REQUIREMENT: For the material below, return exactly the lines starting at the line containing "scientific name: Struthionidae" and ending at the line containing "order: Perissodactyla", both ends included, and no others.

EXERCISE INPUTS:
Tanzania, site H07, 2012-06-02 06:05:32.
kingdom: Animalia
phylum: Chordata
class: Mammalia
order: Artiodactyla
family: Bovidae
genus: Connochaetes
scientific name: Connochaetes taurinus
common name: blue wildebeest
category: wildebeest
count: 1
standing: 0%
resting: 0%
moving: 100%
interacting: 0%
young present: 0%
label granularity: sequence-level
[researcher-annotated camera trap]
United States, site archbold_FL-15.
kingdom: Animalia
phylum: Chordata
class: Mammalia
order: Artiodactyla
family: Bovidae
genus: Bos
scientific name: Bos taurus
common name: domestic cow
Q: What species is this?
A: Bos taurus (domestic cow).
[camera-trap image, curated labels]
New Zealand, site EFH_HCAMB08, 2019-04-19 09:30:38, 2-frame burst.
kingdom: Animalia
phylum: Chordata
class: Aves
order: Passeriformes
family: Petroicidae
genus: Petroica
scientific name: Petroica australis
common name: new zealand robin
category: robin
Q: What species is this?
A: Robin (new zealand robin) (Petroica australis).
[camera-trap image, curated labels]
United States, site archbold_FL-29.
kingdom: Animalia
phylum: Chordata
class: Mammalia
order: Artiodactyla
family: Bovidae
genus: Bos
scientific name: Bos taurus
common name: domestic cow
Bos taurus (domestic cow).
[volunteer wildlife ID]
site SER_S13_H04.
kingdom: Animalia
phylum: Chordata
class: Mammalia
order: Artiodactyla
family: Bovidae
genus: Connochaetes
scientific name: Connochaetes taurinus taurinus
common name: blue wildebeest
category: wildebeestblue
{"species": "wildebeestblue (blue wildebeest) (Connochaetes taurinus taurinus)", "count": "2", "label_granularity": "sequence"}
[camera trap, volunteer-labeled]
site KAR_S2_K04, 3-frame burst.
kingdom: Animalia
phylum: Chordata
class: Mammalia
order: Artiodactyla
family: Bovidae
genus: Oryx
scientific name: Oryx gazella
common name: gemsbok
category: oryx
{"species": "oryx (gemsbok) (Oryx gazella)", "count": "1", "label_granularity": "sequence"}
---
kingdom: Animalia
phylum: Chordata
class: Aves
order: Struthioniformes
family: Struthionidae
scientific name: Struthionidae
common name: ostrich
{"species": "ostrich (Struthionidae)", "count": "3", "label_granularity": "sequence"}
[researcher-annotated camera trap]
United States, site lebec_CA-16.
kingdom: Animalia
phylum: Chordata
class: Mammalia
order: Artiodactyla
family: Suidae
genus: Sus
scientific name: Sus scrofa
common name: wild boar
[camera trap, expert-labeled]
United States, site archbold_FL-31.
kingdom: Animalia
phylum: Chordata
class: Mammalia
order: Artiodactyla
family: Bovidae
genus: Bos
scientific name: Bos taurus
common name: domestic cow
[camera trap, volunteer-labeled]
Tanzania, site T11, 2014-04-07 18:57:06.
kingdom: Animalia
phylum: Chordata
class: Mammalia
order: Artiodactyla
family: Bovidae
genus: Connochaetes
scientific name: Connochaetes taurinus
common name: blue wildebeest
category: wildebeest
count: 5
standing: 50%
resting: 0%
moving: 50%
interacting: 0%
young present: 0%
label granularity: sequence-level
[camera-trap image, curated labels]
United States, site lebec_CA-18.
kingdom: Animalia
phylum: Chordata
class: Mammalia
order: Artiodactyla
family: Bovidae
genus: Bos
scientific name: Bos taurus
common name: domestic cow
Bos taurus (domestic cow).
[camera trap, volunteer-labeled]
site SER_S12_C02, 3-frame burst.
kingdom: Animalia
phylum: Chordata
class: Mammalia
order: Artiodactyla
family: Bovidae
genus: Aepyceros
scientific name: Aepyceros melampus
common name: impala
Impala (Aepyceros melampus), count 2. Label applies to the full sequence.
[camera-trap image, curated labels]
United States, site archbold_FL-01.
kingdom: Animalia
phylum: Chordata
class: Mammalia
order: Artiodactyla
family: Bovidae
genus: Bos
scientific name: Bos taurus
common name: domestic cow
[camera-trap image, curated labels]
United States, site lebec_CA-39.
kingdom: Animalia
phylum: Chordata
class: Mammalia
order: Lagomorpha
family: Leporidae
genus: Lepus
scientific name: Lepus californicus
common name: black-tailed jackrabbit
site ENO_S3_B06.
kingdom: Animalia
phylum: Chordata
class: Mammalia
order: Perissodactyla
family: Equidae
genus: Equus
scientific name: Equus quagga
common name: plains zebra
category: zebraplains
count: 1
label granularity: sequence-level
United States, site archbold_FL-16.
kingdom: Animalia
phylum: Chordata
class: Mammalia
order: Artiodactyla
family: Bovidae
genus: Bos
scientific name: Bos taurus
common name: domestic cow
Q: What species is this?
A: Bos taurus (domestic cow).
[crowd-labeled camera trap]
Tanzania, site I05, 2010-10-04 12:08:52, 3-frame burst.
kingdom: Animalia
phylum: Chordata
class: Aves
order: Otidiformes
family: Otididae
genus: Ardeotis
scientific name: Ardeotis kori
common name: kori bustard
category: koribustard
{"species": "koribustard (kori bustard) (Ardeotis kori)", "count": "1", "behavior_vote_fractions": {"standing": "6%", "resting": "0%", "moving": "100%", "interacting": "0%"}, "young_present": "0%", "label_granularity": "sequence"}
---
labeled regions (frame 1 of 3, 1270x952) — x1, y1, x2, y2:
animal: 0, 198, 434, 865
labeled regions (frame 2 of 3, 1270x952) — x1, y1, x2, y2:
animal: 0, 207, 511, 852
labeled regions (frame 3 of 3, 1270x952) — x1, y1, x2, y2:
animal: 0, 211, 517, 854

ANSWER TO THIS TASK:
scientific name: Struthionidae
common name: ostrich
{"species": "ostrich (Struthionidae)", "count": "3", "label_granularity": "sequence"}
[researcher-annotated camera trap]
United States, site lebec_CA-16.
kingdom: Animalia
phylum: Chordata
class: Mammalia
order: Artiodactyla
family: Suidae
genus: Sus
scientific name: Sus scrofa
common name: wild boar
[camera trap, expert-labeled]
United States, site archbold_FL-31.
kingdom: Animalia
phylum: Chordata
class: Mammalia
order: Artiodactyla
family: Bovidae
genus: Bos
scientific name: Bos taurus
common name: domestic cow
[camera trap, volunteer-labeled]
Tanzania, site T11, 2014-04-07 18:57:06.
kingdom: Animalia
phylum: Chordata
class: Mammalia
order: Artiodactyla
family: Bovidae
genus: Connochaetes
scientific name: Connochaetes taurinus
common name: blue wildebeest
category: wildebeest
count: 5
standing: 50%
resting: 0%
moving: 50%
interacting: 0%
young present: 0%
label granularity: sequence-level
[camera-trap image, curated labels]
United States, site lebec_CA-18.
kingdom: Animalia
phylum: Chordata
class: Mammalia
order: Artiodactyla
family: Bovidae
genus: Bos
scientific name: Bos taurus
common name: domestic cow
Bos taurus (domestic cow).
[camera trap, volunteer-labeled]
site SER_S12_C02, 3-frame burst.
kingdom: Animalia
phylum: Chordata
class: Mammalia
order: Artiodactyla
family: Bovidae
genus: Aepyceros
scientific name: Aepyceros melampus
common name: impala
Impala (Aepyceros melampus), count 2. Label applies to the full sequence.
[camera-trap image, curated labels]
United States, site archbold_FL-01.
kingdom: Animalia
phylum: Chordata
class: Mammalia
order: Artiodactyla
family: Bovidae
genus: Bos
scientific name: Bos taurus
common name: domestic cow
[camera-trap image, curated labels]
United States, site lebec_CA-39.
kingdom: Animalia
phylum: Chordata
class: Mammalia
order: Lagomorpha
family: Leporidae
genus: Lepus
scientific name: Lepus californicus
common name: black-tailed jackrabbit
site ENO_S3_B06.
kingdom: Animalia
phylum: Chordata
class: Mammalia
order: Perissodactyla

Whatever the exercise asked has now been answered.